Requirement 1:
According to the article about Belgian boxer and lawmaker Bea Diallo, what event made him "ultra-violent"?
Requirement 2:
Continue the article about Belgian boxer and lawmaker Bea Diallo from where it stops.

Belgian boxer and Brussels parliament member, Bea Diallo (L), fights former footballer Georges Grun, in 2005, during a charity bout. File Photo: AFP

He was one of the best middleweight boxers of his time and is now a Belgian lawmaker, but Bea Diallo says he understands what turns youngsters to the dark side.

Diallo, a Liberian-born Muslim, says he is using the lessons he learned in the school of hard knocks to motivate young Belgians and even steer some away from Islamic extremism.

"Boxing helped me become the man that I am today," Diallo told AFP after arriving from parliament to don a red bandana and boxing garb for a coaching session at his gym.

"Now I am trying to transform this force and this teaching that I have received for a generation that feels that it is lost and dropping out of society."

Diallo, the child of a Guinean diplomat father and a Senegalese mother, was caught up in violence in his own youth.

He became "ultra-violent, violent in the extreme" after an attack by skinheads in France in which a friend lost an eye, he said.

Stored rows:
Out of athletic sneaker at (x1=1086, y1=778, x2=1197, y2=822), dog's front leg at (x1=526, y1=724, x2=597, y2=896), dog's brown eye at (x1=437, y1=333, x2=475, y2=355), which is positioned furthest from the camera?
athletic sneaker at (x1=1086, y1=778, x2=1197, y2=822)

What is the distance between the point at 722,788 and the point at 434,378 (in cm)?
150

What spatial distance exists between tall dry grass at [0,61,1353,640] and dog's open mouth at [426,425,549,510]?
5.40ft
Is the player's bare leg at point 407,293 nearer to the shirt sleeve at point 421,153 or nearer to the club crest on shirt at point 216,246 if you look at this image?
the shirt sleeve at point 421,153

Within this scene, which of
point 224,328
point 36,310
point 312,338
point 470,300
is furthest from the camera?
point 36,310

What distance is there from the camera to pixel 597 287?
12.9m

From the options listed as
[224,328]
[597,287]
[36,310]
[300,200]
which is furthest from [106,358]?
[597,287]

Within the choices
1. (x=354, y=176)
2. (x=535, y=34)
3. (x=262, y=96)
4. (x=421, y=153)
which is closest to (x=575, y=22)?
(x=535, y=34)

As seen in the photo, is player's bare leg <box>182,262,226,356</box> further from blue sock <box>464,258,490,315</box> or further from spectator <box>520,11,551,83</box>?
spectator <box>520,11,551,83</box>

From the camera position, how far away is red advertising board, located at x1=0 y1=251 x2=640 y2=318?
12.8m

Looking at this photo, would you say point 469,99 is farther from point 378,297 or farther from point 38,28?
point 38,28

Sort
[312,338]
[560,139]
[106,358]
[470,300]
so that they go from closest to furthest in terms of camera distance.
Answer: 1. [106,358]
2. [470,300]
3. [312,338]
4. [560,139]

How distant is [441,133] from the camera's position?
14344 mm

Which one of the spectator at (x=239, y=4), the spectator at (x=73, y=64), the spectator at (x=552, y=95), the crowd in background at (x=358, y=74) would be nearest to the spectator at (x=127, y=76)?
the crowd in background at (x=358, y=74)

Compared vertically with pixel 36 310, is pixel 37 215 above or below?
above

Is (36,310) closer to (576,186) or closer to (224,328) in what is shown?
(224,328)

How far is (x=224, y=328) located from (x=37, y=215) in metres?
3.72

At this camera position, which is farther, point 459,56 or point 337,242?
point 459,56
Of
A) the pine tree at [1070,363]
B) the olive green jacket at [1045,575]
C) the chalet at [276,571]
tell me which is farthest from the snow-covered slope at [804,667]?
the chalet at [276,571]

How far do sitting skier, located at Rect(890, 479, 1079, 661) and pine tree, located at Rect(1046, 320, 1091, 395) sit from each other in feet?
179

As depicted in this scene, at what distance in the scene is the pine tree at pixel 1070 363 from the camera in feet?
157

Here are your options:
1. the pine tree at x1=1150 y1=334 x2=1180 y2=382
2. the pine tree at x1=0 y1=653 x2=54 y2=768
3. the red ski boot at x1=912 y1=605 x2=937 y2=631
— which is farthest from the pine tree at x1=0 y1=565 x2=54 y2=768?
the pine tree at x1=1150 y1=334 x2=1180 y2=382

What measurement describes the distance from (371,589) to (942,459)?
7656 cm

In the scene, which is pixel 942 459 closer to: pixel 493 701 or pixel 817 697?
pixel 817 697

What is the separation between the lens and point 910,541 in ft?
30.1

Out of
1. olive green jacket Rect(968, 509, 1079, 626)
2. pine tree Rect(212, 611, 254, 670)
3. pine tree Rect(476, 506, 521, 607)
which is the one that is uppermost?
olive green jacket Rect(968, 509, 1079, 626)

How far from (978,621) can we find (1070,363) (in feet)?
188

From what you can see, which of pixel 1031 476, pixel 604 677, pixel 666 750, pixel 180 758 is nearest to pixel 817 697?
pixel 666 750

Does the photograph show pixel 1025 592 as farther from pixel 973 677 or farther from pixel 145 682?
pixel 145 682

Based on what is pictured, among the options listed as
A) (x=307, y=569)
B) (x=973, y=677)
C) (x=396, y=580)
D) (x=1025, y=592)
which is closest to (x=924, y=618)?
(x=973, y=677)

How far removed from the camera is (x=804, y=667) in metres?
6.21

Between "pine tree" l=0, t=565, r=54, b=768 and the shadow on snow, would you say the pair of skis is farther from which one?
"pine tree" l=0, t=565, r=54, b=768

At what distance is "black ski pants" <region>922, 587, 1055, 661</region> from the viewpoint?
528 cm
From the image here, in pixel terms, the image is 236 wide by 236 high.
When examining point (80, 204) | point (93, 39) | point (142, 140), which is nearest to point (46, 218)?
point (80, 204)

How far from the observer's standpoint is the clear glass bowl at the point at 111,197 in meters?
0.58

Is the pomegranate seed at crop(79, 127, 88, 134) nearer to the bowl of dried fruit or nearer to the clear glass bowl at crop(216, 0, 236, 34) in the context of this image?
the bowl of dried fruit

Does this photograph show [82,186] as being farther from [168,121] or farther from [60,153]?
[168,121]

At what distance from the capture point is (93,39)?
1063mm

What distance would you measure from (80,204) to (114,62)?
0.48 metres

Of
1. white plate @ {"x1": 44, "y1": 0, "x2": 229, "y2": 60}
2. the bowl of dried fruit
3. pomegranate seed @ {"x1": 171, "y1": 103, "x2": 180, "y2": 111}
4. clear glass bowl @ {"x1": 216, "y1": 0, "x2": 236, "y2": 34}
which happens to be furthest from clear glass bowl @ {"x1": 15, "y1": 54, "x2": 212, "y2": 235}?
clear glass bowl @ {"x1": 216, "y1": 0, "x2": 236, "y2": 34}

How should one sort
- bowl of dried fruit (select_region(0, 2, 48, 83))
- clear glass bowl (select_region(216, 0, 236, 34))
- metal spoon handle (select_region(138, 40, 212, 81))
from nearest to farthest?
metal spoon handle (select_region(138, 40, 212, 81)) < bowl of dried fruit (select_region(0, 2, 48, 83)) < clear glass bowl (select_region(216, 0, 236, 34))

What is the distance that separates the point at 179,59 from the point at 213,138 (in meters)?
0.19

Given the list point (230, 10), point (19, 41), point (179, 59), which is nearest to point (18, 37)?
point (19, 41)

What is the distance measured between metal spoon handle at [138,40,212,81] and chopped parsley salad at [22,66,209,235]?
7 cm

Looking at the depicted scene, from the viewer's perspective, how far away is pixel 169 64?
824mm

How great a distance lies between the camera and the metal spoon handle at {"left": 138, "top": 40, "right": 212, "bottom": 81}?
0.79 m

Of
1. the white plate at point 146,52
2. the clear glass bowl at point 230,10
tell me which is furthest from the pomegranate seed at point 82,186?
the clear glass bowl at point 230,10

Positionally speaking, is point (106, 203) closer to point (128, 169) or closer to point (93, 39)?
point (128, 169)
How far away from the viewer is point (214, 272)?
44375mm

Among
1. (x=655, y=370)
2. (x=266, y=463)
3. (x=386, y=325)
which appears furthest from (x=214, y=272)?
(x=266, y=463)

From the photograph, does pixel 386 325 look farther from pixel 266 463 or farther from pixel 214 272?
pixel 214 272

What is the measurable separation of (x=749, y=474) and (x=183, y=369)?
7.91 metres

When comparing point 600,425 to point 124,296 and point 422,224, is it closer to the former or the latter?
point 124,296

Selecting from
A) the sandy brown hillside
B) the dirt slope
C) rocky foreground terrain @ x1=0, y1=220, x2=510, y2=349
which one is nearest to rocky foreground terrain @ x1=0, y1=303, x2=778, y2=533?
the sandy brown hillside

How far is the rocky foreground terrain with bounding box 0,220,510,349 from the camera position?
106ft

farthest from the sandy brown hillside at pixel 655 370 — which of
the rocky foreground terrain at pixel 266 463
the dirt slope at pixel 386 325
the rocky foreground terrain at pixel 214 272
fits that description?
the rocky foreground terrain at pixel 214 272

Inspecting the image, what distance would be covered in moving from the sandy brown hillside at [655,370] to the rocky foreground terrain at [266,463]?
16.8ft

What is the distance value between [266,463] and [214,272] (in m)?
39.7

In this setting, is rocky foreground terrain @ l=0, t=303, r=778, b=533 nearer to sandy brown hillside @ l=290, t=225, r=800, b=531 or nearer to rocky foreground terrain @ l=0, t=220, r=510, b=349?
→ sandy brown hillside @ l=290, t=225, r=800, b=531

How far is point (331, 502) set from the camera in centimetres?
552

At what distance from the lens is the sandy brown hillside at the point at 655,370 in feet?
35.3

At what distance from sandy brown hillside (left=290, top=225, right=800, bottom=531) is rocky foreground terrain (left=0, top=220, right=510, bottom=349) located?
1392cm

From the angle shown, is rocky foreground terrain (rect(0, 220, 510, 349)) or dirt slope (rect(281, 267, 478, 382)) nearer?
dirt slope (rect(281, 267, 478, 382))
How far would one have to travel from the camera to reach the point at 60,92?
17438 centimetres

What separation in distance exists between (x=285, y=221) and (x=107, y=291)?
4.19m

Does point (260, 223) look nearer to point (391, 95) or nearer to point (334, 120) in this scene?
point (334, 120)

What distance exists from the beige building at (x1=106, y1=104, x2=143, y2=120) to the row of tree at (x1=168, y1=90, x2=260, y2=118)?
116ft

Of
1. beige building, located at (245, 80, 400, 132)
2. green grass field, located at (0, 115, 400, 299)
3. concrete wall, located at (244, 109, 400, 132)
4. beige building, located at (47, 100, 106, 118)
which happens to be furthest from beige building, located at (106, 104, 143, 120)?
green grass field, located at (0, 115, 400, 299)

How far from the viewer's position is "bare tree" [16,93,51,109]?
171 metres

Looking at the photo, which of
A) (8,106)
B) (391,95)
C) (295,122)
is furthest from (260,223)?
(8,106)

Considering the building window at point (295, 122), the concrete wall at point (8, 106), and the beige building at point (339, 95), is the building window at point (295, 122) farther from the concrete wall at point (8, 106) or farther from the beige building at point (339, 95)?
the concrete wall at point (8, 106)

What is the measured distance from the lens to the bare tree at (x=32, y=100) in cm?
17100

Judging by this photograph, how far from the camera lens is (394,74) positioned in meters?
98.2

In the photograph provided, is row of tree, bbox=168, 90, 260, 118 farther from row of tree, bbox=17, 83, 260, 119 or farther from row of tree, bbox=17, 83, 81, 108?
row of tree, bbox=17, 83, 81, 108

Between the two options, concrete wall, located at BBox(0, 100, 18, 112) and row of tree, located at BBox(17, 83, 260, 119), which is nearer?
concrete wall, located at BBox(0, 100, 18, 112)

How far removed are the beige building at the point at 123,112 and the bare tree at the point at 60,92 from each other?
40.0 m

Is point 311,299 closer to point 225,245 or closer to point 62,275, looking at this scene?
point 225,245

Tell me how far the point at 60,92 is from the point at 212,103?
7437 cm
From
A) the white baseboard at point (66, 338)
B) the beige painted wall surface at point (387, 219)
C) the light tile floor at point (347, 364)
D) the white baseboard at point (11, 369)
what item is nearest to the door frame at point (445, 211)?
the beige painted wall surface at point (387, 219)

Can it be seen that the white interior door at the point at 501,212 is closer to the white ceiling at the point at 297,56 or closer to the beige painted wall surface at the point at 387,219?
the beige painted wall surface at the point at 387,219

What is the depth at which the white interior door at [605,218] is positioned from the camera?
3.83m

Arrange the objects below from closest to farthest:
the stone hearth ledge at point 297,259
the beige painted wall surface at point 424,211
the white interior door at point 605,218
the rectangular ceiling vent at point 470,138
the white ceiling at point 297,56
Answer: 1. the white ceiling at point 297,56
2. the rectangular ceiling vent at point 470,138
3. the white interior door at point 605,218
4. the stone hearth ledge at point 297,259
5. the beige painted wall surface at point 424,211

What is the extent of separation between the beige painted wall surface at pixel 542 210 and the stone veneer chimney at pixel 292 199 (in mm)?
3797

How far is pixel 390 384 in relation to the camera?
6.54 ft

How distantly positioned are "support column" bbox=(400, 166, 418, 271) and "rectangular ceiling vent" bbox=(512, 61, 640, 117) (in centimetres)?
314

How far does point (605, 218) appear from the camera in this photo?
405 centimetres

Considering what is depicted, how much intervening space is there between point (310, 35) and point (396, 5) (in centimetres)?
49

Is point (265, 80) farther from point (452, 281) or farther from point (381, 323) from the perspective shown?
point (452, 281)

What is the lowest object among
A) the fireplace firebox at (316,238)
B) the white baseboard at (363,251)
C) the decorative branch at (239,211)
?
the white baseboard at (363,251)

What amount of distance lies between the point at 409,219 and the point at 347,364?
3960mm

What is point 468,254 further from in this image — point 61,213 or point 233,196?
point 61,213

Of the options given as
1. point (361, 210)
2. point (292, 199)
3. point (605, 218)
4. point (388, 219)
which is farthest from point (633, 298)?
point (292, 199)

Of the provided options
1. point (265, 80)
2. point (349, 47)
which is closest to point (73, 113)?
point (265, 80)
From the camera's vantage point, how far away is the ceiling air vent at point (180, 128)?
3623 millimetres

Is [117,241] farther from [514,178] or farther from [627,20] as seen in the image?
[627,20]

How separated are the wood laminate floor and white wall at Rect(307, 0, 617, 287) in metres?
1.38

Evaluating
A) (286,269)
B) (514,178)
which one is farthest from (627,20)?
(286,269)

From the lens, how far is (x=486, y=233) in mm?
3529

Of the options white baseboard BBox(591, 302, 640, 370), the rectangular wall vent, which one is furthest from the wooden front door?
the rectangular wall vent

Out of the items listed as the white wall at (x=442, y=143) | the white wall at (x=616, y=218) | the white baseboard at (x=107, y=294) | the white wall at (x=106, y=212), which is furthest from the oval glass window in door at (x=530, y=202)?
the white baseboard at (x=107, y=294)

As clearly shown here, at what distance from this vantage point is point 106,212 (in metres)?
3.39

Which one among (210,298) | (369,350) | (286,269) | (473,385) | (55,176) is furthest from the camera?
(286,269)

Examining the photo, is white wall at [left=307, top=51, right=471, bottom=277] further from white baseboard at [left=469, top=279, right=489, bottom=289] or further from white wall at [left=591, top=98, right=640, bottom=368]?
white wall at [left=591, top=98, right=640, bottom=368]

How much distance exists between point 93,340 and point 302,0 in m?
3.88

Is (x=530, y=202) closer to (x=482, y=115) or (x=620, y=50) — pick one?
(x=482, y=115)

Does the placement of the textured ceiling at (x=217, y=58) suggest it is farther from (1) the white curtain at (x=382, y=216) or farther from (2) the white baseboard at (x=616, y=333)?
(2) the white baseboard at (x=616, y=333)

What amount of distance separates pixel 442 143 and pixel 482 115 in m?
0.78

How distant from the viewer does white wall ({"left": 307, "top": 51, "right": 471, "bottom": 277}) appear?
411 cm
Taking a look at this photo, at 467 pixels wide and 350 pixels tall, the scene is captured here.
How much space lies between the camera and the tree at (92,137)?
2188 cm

Exercise answer 1:
An attack by skinheads in France in which a friend of his lost an eye.

Exercise answer 2:
"If there had been the same context as today, where people are able to come and brainwash you, I could have ended up waging jihad."

Since those dark days, Diallo has turned his life around.

After boxing, the 45-year-old married father of four became a coach, involved in running a gym, as well as serving as a city alderman and an elected member of the Brussels-capital parliament.

A familiar presence on Belgian TV, the socialist politician works on youth, employment and social integration while calling for democracy in Guinea, the country of his father's birth.

Ringside seat

Meanwhile his gym has given him a ringside seat at the growth of militant Islam in Belgium, the European country with the highest per capita number of fighters who have joined jihad in Syria and Iraq, a figure estimated at 465.

Diallo said some martial arts gyms even train young Belgians to wage jihad -- a phenomenon confirmed by Belgian judicial sources.

He said his Emergence XL gym refuses to admit anyone who comes to radicalise youngsters.

Diallo often huddles in the ring with his students after sparring sessions to discuss Islam and other issues, claiming he managed to dissuade one of them from becoming radicalised.

Hassan Bousetta, a socialist politician and university professor, said Diallo is a role model for many young Muslims from Belgium's large Moroccan minority.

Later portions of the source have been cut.